• What is being asked: Copy out the passage on Questar E&P's quarterly production word for word.

• Page text:
"""
Questar E&P production from the Pinedale Anticline in western Wyoming grew 29% from the year-earlier quarter and comprised about 30% of Questar E&P total production for the period. The company operated and had an ownership interest in 144 producing wells at Pinedale at the end of the first quarter (unchanged from year-end 2005), compared to 106 wells a year ago. In the Uinta Basin of eastern Utah, Questar E&P grew production 9% compared to the first quarter of 2005. Uinta Basin production in the year-ago quarter was negatively affected by weather-related delays and other production constraints. Production from Questar E&P Rocky Mountain “Legacy” properties increased 24% in the 2006 quarter, including the 0.7 Bcfe gas-imbalance settlement. Excluding the imbalance settlement, Legacy production volumes grew 7% in the current quarter compared to the year-earlier period, driven by the company’s emerging gas play in the Vermillion Basin. Legacy assets include all Questar E&P Rocky Mountain region producing properties except the Pinedale Anticline and the Uinta Basin. In the Midcontinent, Questar E&P grew production 26% to 11.3 Bcfe, driven by ongoing development drilling in the Elm Grove field in northwest Louisiana.
"""
• Data below:
"""
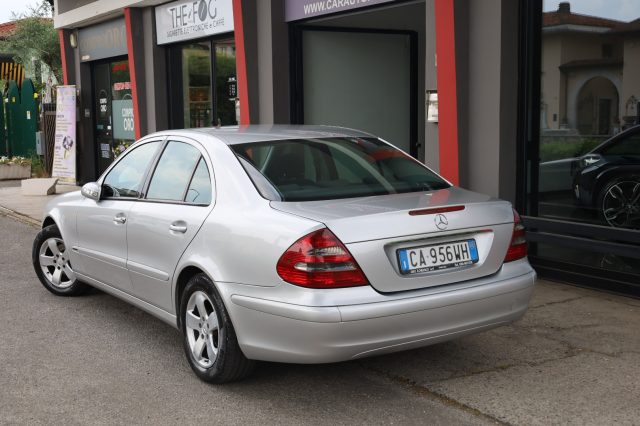 MERCEDES-BENZ E 220 usata 39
"""
• Result of this exercise:
Questar E&P production from the Pinedale Anticline in western Wyoming grew 29% from the year-earlier quarter and comprised about 30% of Questar E&P total production for the period. The company operated and had an ownership interest in 144 producing wells at Pinedale at the end of the first quarter (unchanged from year-end 2005), compared to 106 wells a year ago. In the Uinta Basin of eastern Utah, Questar E&P grew production 9% compared to the first quarter of 2005. Uinta Basin production in the year-ago quarter was negatively affected by weather-related delays and other production constraints. Production from Questar E&P Rocky Mountain “Legacy” properties increased 24% in the 2006 quarter, including the 0.7 Bcfe gas-imbalance settlement. Excluding the imbalance settlement, Legacy production volumes grew 7% in the current quarter compared to the year-earlier period, driven by the company’s emerging gas play in the Vermillion Basin. Legacy assets include all Questar E&P Rocky Mountain region producing properties except the Pinedale Anticline and the Uinta Basin. In the Midcontinent, Questar E&P grew production 26% to 11.3 Bcfe, driven by ongoing development drilling in the Elm Grove field in northwest Louisiana.